“I shouldn’t wonder if it was,” exclaimed Brittles, catching at the idea.

“You may depend upon it,” said Giles, “that that gate stopped the flow of the excitement. I felt all mine suddenly going away as I was climbing over it.”

By a remarkable coincidence the other two had been visited with the same unpleasant sensation at that precise moment; so that it was quite conclusive that it was the gate, especially as there was no doubt regarding the time at which the change had taken place, because all three remembered that they had come in sight of the robbers at the very instant of its occurrence.

This dialogue was held between the two men who had surprised the burglars, and a travelling tinker, who had been sleeping in an outhouse, and who had been roused, together with his two mongrel curs, to join in the pursuit. Mr. Giles acted in the double capacity of butler and steward to the old lady of the mansion, and Brittles was a lad of all-work, who, having entered her service a mere child, was treated as a promising young boy still, though he was something past thirty.

Encouraging each other with such converse as this, but keeping very close together notwithstanding, and looking apprehensively round whenever a fresh gust rattled through the boughs, the three men hurried back to a tree behind which they had left their lantern, lest its light should inform the thieves in what direction to fire.
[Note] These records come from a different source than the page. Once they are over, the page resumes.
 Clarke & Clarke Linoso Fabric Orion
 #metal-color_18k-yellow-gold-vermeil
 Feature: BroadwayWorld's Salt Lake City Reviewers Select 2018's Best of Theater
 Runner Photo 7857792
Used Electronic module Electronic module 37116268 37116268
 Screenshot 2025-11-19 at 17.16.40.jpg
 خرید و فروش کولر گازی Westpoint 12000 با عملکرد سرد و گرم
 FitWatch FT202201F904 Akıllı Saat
Catching up the light, they made the best of their way home, at a good round trot; and long after their dusky forms had ceased to be discernible, it might have been seen twinkling and dancing in the distance, like some exhalation of the damp and gloomy atmosphere through which it was swiftly borne.
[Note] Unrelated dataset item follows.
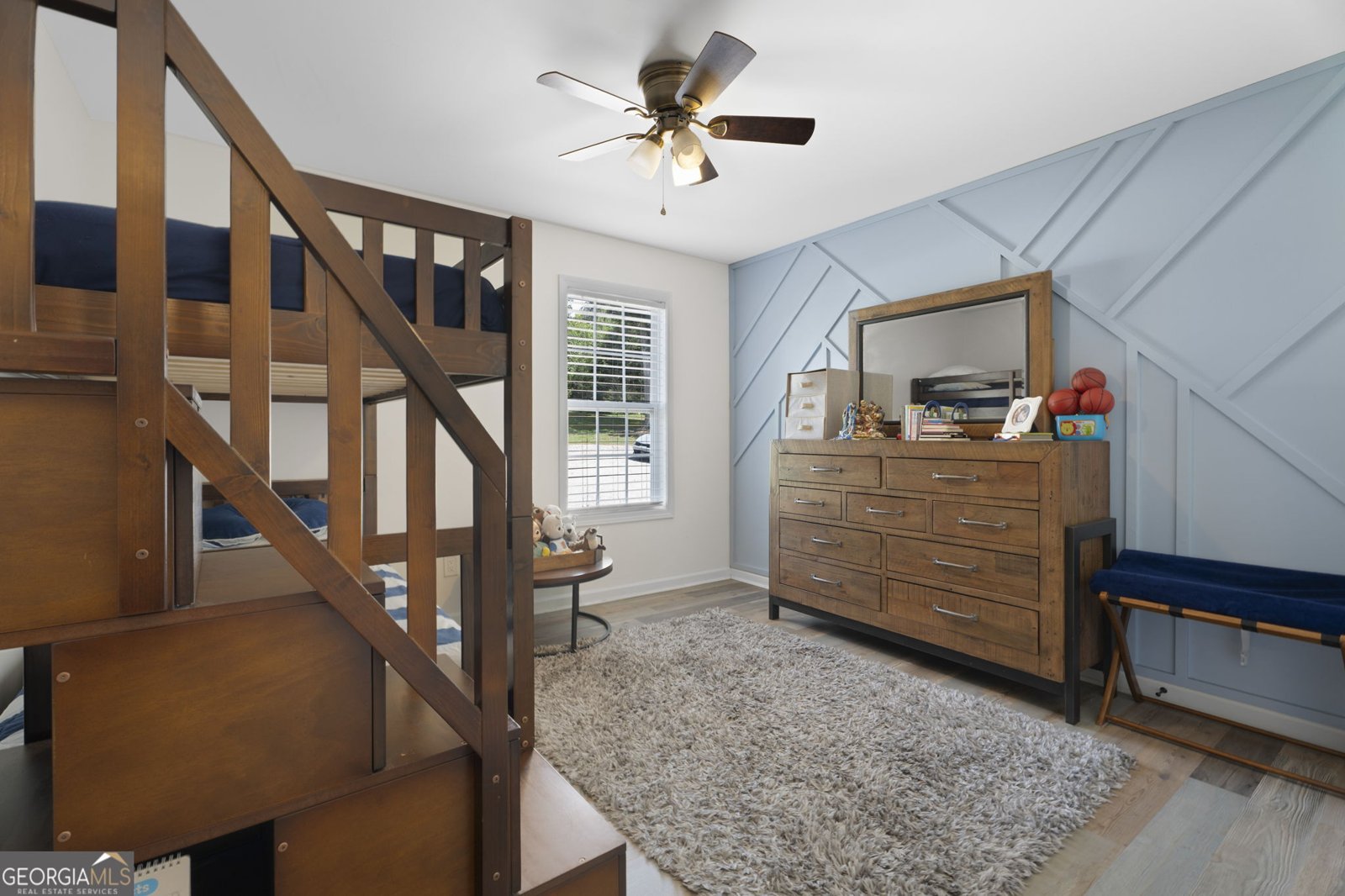 2502 Flat Shoals Road Conyers - Photo 38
The air grew colder as day came slowly on, and the mist rolled along the ground like a dense cloud of smoke; the grass was wet, the pathways and low places were all mire and water, and the damp breath of an unwholesome wind went languidly by with a hollow moaning. Still Oliver lay motionless and insensible on the spot where Sikes had left him.

Morning drew on apace; the air became more sharp and piercing, as its first dull hue—the death of night rather than the birth of day—glimmered faintly in the sky. The objects which had looked dim and terrible in the darkness grew more and more defined, and gradually resolved into their familiar shapes. The rain came down thick and fast, and pattered noisily among the leafless bushes. But Oliver felt it not, as it beat against him, for he still lay stretched, helpless and unconscious, on his bed of clay.

At length, a low cry of pain broke the stillness that prevailed, and uttering it, the boy awoke. His left arm, rudely bandaged in a shawl, hung heavy and useless at his side, and the bandage was saturated with blood. He was so weak that he could scarcely raise himself into a sitting posture, and when he had done so, he looked feebly round for help, and groaned with pain. Trembling in every joint, from cold and exhaustion, he made an effort to stand upright, but, shuddering from head to foot, fell prostrate on the ground.

After a short return of the stupor in which he had been so long plunged, Oliver, urged by a creeping sickness at his heart, which seemed to warn him that if he lay there he must surely die, got upon his feet and essayed to walk. His head was dizzy, and he staggered to and fro like a drunken man; but he kept up nevertheless, and, with his head drooping languidly on his breast, went stumbling onward, he knew not whither.